Security forces and armed southern separatists clashed Monday in Yemen's port city of Aden, witnesses said, as rising tensions in the country's south threatened to disrupt Tuesday's presidential vote.

Troop reinforcements with dozens of armoured vehicles arrived in Aden from the capital Sanaa late Sunday to reassure voters after hardline members of the separatist Southern Movement threatened violence on election day, security officials said.

Witnesses said government troops and armed separatists exchanged fire mid-morning Monday in the Mansoura neighbourhood of Aden, a stronghold of the movement, where a mass protest against the poll was expected later in the day.

There were no immediate reports of casualties.

Authorities are taking pre-emptive action, with a security official saying that police on Sunday and Monday had carried out "arrest raids on armed hardliners" from the Southern Movement trying "by force to prevent citizens from participating in the elections."

"These elements are trying to create a state of fear among citizens by spreading rumours that February 21 (election day) will see acts of violence," the official told AFP, speaking on condition of anonymity.

An activist from the movement told AFP that 19 of their members "were arrested Sunday night by police" at a checkpoint in northern Aden as they tried to reach Martyrs' Square, a focal point for separatist protests in Aden.

Attacks against electoral offices and polling stations have increased in recent days.

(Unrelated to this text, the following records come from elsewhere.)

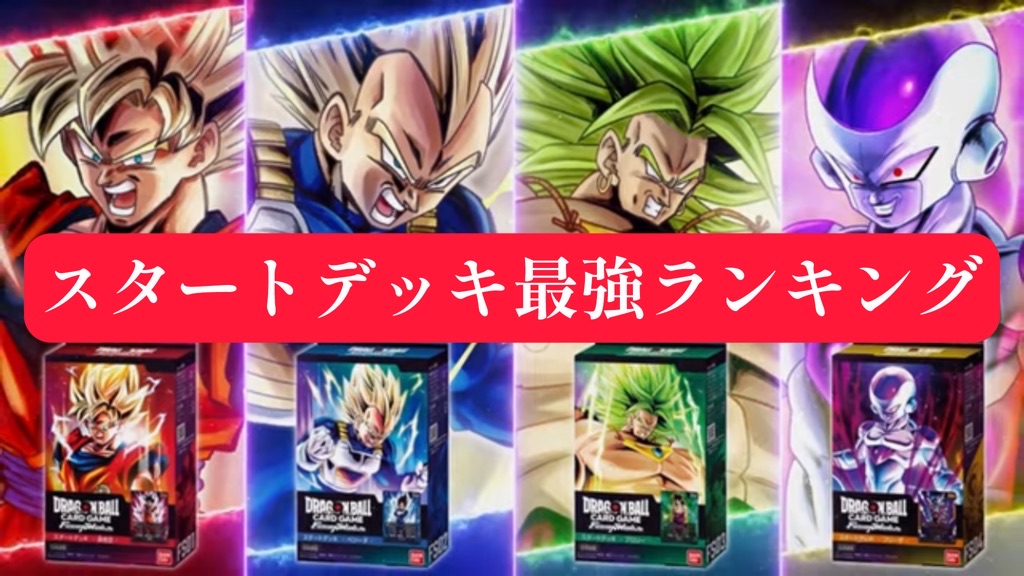 DBFW】スタートデッキ（FS01～04）最強ランキング発表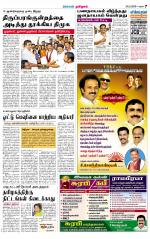 Dindigul-Madurai Supplement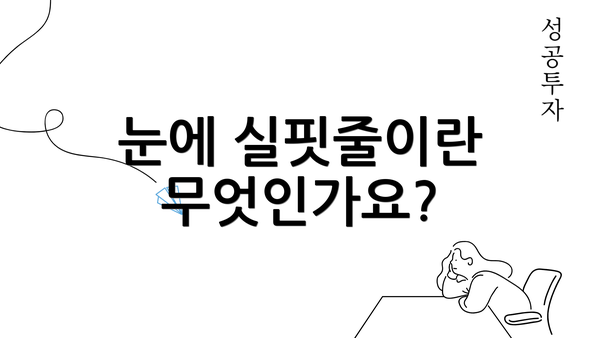 눈에 실핏줄이란 무엇인가요?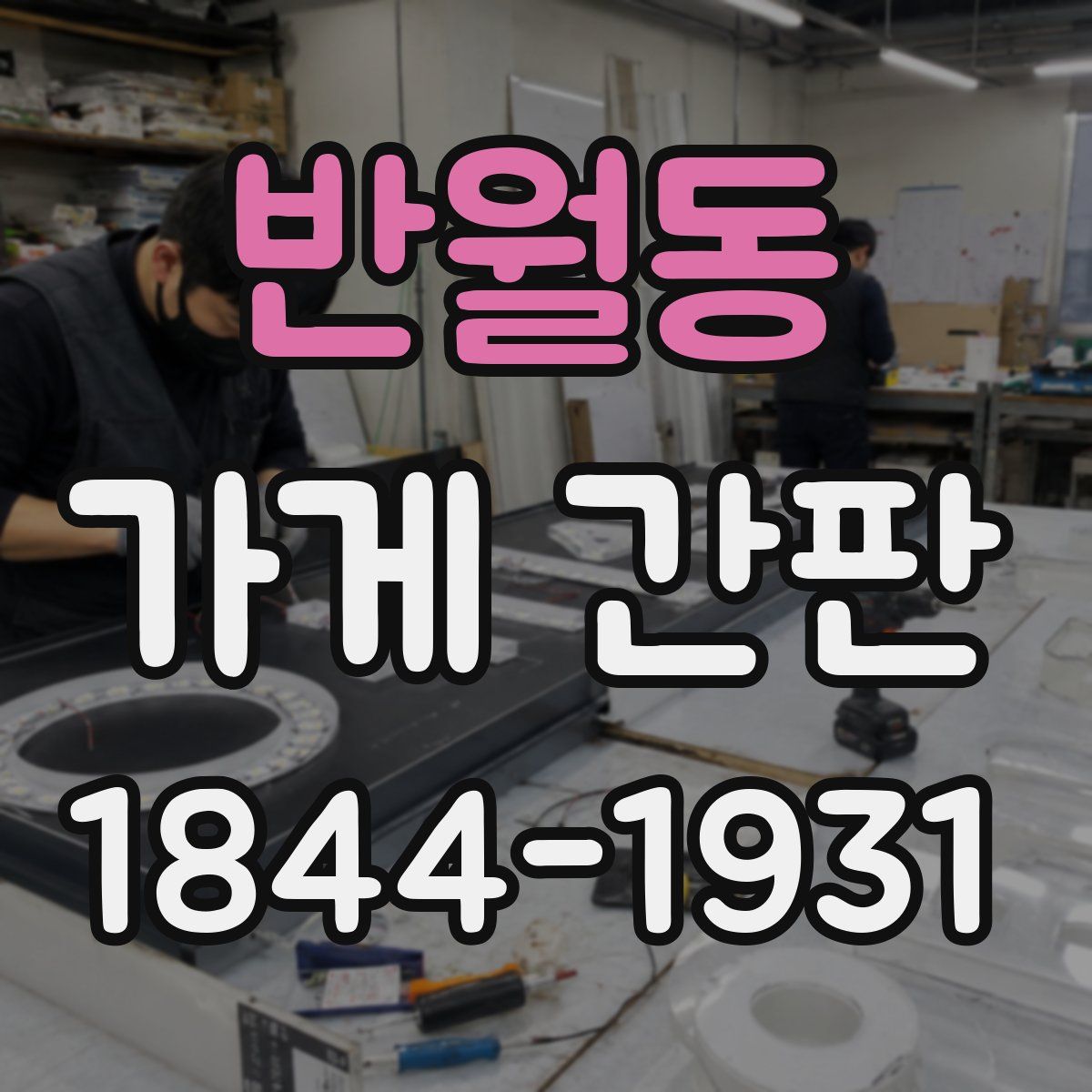 반월동 가게 간판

On Sunday night, southern militants fired a rocket propelled grenade at an election base in the Khour Maksar neighbourhood of Aden, a security official told AFP, adding that there were no casualties.

Also Sunday, three soldiers were wounded in a clash with southern separatists near a polling booth in the southern Lahij province.

The Southern Movement has called on its supporters to boycott Tuesday's election in which vice president Abdrabuh Mansur Hadi will be the only candidate.

A hardline faction from the separatist movement on Saturday called for a day of "civil disobedience" to disrupt the poll.

Hadi will become president for a two-year interim period as stipulated in a Gulf-brokered deal signed by President Ali Abdullah Saleh after months of protests against his 33-year-rule.